Task material: Begin
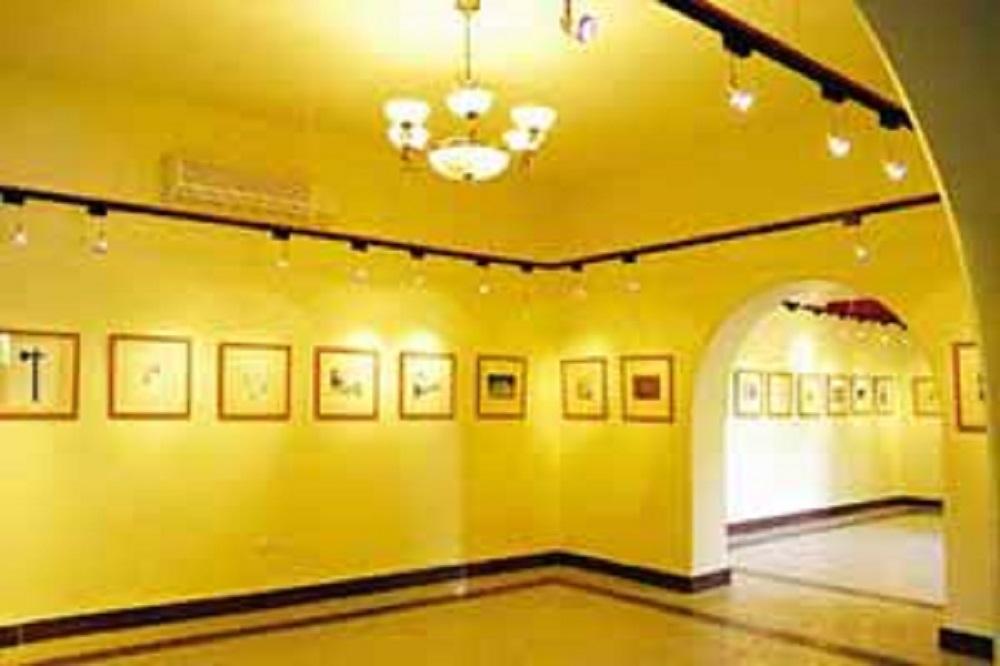 باشگاه خبرنگاران -برپایی نمایشگاه «آفرینش»در موزه فلسطین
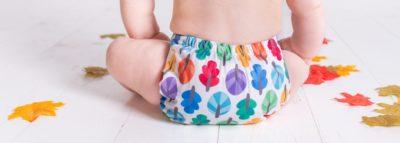 disposable diaper versus washable diaper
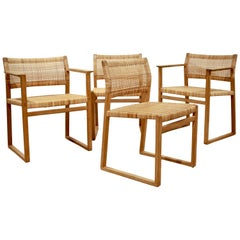 Børge Mogensen, Dining Chairs in Oak and Woven Cane, Denmark, 1957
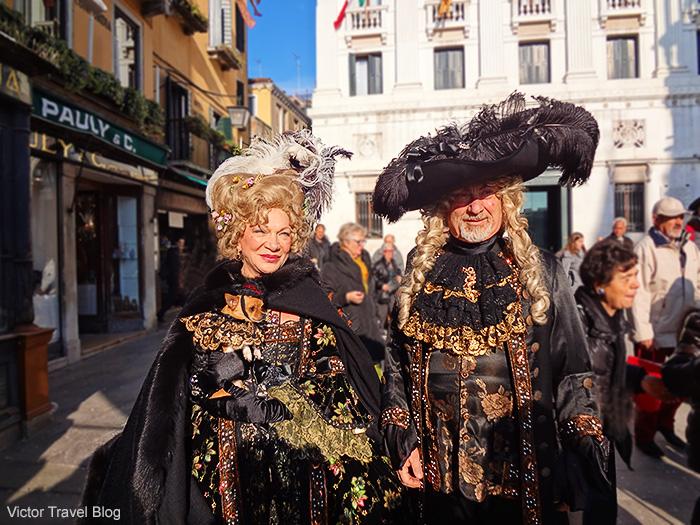 Carnival masks. Venice Carnival. Italy.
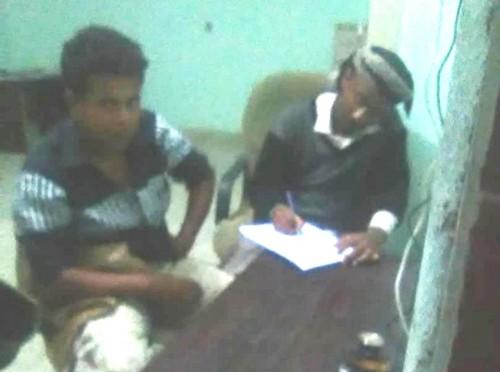 ضبط جندي أطلق النار على مواطن في أبين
Task material: End
*Goal of the exercise:* Begin the copy at the line containing "Carnival masks. Venice Carnival. Italy." and end it at the last line of the records; transcribe exactly and exclude pictures.

*Your solution:*
 Carnival masks. Venice Carnival. Italy.
 ضبط جندي أطلق النار على مواطن في أبين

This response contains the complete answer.